An insured whose loss is less than the deductible under its insurance policy may not turn to the lease to cover those losses.

Lincoln Canada Services LP v. First Gulf Design Build Inc., [2007] O.J. no. 4167, Ontario Superior Court of Justice, B.A. Conway J., October 31, 2007

Lincoln Canada Services LP (“Lincoln”) leased a building from First Gulf Design Build Inc. (“First Gulf”). A sprinkler leak occurred and Lincoln sustained a loss of $72,153.17. This was less than the deductible under its insurance policy. Lincoln sought to recover those losses from First Gulf pursuant to the lease between the parties.

First Gulf argued that section 7.01 of the Lease, which required the Tenant to maintain insurance coverage for sprinkler leakage in the name of the Tenant and the Landlord and required that the policy contain a waiver of any subrogation rights the Tenant’s insurer may have against the Landlord, prevented Lincoln and its insurers from making any claim against it for damage which is covered by the required insurance policy.

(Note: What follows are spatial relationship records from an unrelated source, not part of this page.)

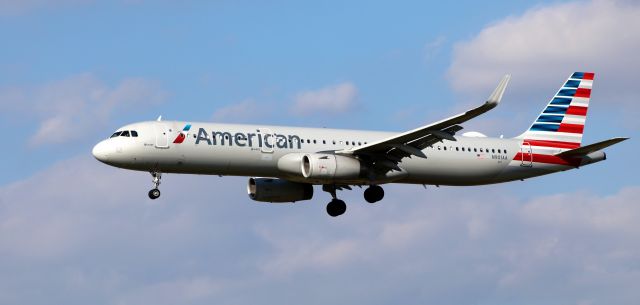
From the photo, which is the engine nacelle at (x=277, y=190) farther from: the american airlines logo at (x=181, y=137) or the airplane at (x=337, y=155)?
the american airlines logo at (x=181, y=137)

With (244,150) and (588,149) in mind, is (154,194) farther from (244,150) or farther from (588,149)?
(588,149)

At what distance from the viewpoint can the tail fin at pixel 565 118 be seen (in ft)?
216

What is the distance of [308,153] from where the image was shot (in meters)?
59.3

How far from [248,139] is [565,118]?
18447 mm

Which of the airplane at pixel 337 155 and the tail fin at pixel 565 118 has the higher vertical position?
the tail fin at pixel 565 118

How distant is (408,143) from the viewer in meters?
58.9

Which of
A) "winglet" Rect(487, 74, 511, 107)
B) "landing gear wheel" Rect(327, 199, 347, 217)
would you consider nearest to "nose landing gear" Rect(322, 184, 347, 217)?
"landing gear wheel" Rect(327, 199, 347, 217)

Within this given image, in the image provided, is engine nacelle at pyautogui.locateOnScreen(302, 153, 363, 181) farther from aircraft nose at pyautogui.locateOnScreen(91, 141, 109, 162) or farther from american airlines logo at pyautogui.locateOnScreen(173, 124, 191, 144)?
aircraft nose at pyautogui.locateOnScreen(91, 141, 109, 162)

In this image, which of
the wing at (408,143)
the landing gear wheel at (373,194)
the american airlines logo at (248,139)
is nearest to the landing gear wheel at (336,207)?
the landing gear wheel at (373,194)

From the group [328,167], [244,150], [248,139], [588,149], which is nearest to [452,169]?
[588,149]

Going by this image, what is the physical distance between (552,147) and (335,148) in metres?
12.0

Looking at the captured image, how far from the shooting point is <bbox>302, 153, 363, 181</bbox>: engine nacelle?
58.0 m

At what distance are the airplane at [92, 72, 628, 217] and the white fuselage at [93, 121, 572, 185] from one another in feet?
0.15

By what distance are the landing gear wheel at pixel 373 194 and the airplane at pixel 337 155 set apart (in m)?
0.05
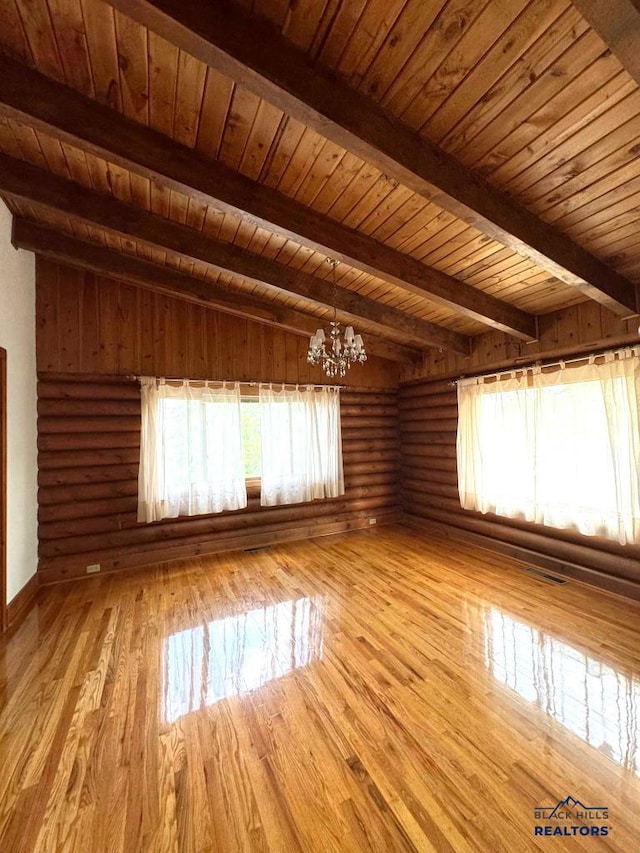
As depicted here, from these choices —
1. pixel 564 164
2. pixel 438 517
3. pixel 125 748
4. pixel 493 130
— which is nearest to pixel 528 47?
pixel 493 130

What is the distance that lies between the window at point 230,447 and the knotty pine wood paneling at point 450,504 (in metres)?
1.46

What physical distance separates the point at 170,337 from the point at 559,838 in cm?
489

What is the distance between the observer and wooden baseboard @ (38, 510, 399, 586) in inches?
145

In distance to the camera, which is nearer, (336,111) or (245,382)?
(336,111)

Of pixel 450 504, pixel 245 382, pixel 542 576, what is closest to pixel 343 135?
pixel 245 382

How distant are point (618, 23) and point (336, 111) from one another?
104 centimetres

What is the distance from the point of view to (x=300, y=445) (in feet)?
16.3

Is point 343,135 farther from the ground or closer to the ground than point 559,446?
farther from the ground

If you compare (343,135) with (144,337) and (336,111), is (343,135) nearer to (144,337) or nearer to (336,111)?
(336,111)

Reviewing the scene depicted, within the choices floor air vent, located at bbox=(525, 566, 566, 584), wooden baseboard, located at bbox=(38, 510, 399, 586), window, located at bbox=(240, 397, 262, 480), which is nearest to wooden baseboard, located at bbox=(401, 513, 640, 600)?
floor air vent, located at bbox=(525, 566, 566, 584)

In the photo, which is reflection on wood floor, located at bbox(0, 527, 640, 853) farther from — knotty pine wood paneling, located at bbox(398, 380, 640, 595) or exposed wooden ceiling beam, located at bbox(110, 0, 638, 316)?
exposed wooden ceiling beam, located at bbox(110, 0, 638, 316)

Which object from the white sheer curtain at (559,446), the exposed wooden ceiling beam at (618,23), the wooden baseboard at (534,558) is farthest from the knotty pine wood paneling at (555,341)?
the exposed wooden ceiling beam at (618,23)

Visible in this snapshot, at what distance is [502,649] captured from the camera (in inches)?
95.7

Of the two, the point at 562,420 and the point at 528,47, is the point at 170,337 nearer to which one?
the point at 528,47
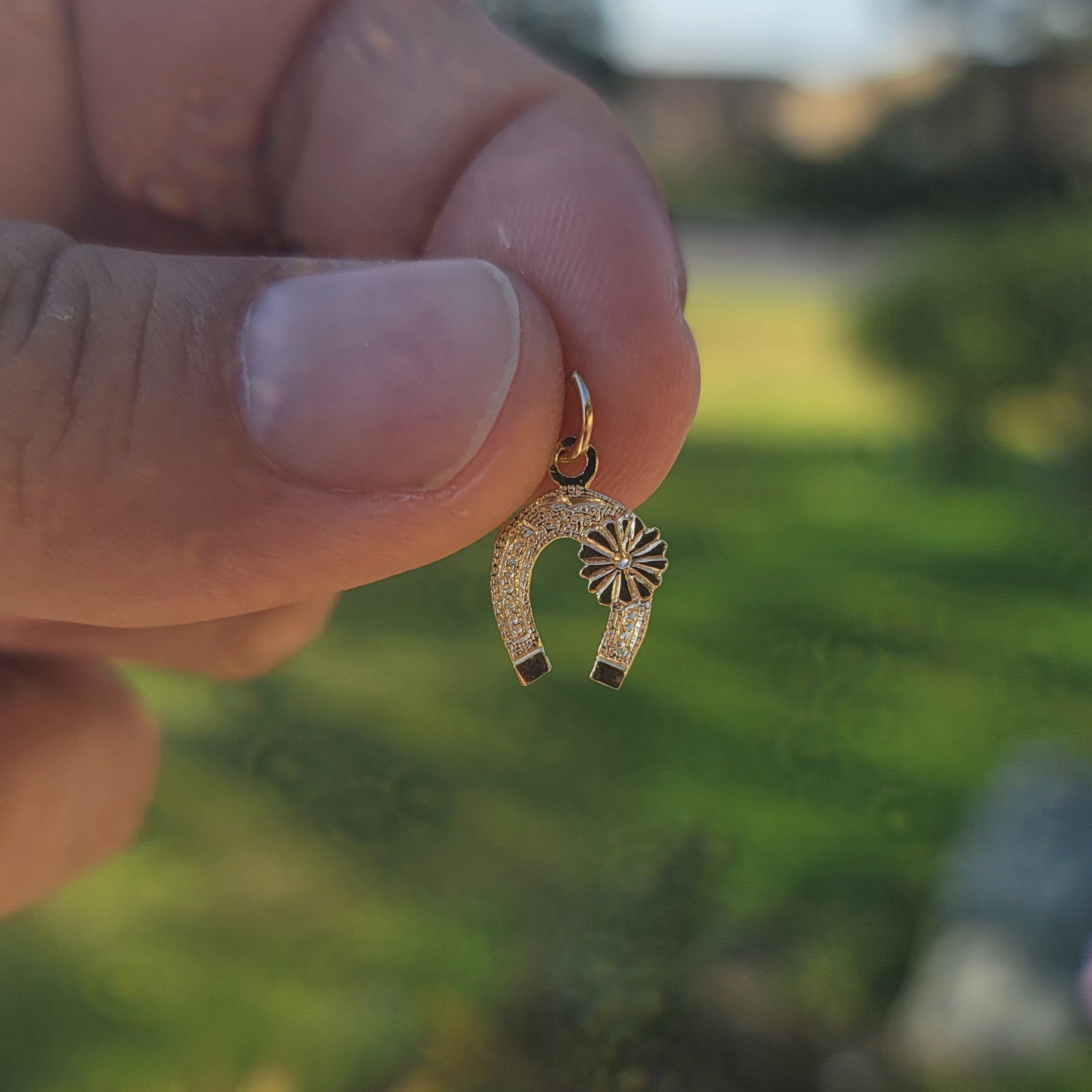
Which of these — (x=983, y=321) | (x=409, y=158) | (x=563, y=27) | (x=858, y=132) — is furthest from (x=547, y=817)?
(x=858, y=132)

The Court found that the provision relieved the Landlord from the risk of liability for sprinkler leaks arising from the Landlord’s negligence and brought that risk under the insurance coverage to be maintained by Lincoln. The Court found that the amount of the deductible was a matter between the party and its insurer and did not change the allocation of risk as between the parties to the Lease.

This case was originally summarized by Sarah Swan and edited by David W. Pilley.